Posted by: admin December 28, 2021 Leave a comment

Questions:

I am using Spring Web MVC and Hibernate for developing my application.

My login.jsp page has following code :

<form:form method="post" commandName="User">
   User Name : 
      <form:input path="email"/>
   Password : 
     <form:input path="password"/>

<input type="submit" align="center" value="Execute">

Now, My servlet.xml file has following code :

 <bean name="/uservalidate.htm" class="com.sufalam.mailserver.presentation.web.UserValidateFormController">
        <property name="sessionForm" value="true"/>
        <property name="commandName" value="User"/>
        <property name="commandClass" value="com.sufalam.mailserver.bean.User"/>
        <property name="formView" value="login"/>
        <property name="successView" value="layout.jsp"/>
        <property name="userSecurityProcessor" ref="IUserSecurityProcessor"/>
    </bean>

My UserValidateFormController has following code :

public class UserValidateFormController extends SimpleFormController {

    /** Logger for this class and subclasses */
    protected final Log logger = LogFactory.getLog(getClass());
    private IUserSecurityProcessor userSecurityProcessor;

    public ModelAndView onSubmit(Object command)
            throws ServletException, SufalamException {
            ModelAndView mav = new ModelAndView();
            Map model = new HashMap();


        String username = ((User) command).getEmail();
        String password = ((User) command).getPassword();
        List userChecking = new ArrayList();
        userChecking = userSecurityProcessor.findByAll(username, password, 0.0);
        System.out.println("userChecking length = "+userChecking.size());
        if (userChecking.size() == 1) {
            return new ModelAndView("layout");
            //return new ModelAndView(new RedirectView(getSuccessView()));
        }

        return new ModelAndView("login", model);

    }

    protected Object formBackingObject(HttpServletRequest request) throws ServletException {
        User user = new User();
        return user;
    }

  public void setUserSecurityProcessor(IUserSecurityProcessor userSecurityProcessor) {
        this.userSecurityProcessor = userSecurityProcessor;

    }

In my UserValidateFormController at the time of handing submit event, i am checking that username and password are correct or not..

It’s working fine & if both are matching then its redirecting to layout.jsp, that’s also fine.

But if username or password are incorrect then i want to redirect to same login.jsp page and display appropriate error..

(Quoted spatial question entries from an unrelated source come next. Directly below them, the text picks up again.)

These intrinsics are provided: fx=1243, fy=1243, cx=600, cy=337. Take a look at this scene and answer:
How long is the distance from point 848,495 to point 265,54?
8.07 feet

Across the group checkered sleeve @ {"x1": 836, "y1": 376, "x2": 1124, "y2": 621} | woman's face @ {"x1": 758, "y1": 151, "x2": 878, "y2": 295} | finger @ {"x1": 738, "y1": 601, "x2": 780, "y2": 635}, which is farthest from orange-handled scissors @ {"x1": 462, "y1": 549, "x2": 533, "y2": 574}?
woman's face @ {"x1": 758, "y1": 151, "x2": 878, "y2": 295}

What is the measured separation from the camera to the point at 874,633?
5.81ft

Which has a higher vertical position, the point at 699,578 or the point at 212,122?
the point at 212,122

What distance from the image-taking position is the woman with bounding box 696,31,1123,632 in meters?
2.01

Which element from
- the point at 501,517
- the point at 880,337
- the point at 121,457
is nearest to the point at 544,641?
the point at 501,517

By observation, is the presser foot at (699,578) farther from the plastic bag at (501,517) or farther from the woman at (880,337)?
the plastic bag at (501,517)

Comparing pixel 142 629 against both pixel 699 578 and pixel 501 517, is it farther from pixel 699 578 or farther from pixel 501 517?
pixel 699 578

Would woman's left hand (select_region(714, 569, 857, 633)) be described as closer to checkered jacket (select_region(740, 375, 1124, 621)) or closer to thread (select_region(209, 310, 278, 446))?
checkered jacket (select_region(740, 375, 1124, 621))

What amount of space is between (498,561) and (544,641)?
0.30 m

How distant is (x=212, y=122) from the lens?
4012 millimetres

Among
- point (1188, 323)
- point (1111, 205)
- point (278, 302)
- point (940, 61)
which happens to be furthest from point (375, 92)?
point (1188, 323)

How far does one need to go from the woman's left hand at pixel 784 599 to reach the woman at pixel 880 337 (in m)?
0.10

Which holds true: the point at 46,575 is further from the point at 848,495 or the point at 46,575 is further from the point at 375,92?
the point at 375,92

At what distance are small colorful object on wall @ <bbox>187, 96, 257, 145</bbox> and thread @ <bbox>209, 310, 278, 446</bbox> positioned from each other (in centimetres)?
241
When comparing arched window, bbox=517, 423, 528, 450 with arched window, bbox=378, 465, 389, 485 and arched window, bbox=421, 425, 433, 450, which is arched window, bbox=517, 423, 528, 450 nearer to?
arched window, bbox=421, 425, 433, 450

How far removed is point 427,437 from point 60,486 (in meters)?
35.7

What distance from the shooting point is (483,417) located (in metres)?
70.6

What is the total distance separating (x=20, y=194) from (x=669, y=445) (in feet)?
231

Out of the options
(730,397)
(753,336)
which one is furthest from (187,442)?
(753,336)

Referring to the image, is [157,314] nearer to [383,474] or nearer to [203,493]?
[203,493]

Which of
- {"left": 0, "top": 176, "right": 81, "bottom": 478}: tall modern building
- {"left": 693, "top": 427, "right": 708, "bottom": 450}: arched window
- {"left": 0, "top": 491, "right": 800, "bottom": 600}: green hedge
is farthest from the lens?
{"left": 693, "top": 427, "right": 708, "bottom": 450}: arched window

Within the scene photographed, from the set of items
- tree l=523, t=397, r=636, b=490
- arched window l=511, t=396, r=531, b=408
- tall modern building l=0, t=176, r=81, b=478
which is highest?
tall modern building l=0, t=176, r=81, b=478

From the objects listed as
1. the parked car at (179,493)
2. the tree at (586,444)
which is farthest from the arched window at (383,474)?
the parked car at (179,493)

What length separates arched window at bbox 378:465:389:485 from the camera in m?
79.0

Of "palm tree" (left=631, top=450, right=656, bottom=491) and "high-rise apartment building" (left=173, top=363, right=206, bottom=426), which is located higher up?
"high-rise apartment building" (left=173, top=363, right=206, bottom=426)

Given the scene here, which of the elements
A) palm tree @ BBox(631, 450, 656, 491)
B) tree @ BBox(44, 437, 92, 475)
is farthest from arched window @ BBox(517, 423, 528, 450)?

Please suggest me the solution that what to do redirecting to same view controller..

Thanks in advance..

Answers:

Finally solve this issue with following line of code :

return new ModelAndView(new RedirectView(getSuccessView()));

or

return new ModelAndView(new RedirectView("success.htm");

Thanks…

###

If you have an InternalResourceViewResolver configured, you can do it like this:

return new ModelAndView("redirect:success.htm");

In my opinion, this is clearer.

###

I would say all you have to do is populate your model before using it again:

    if (userChecking.size() == 1) {
        return new ModelAndView("layout");
        //return new ModelAndView(new RedirectView(getSuccessView()));
    }
    model.put("User", command);
    return new ModelAndView("login", model);

###

… not sure if this is what you’re looking for, but is this how I solve your problem:

    else { return new ModelAndView( "login", model ); }

… otherwise I missed something in your question. It seems to me you’re pretty far to get stuck like this.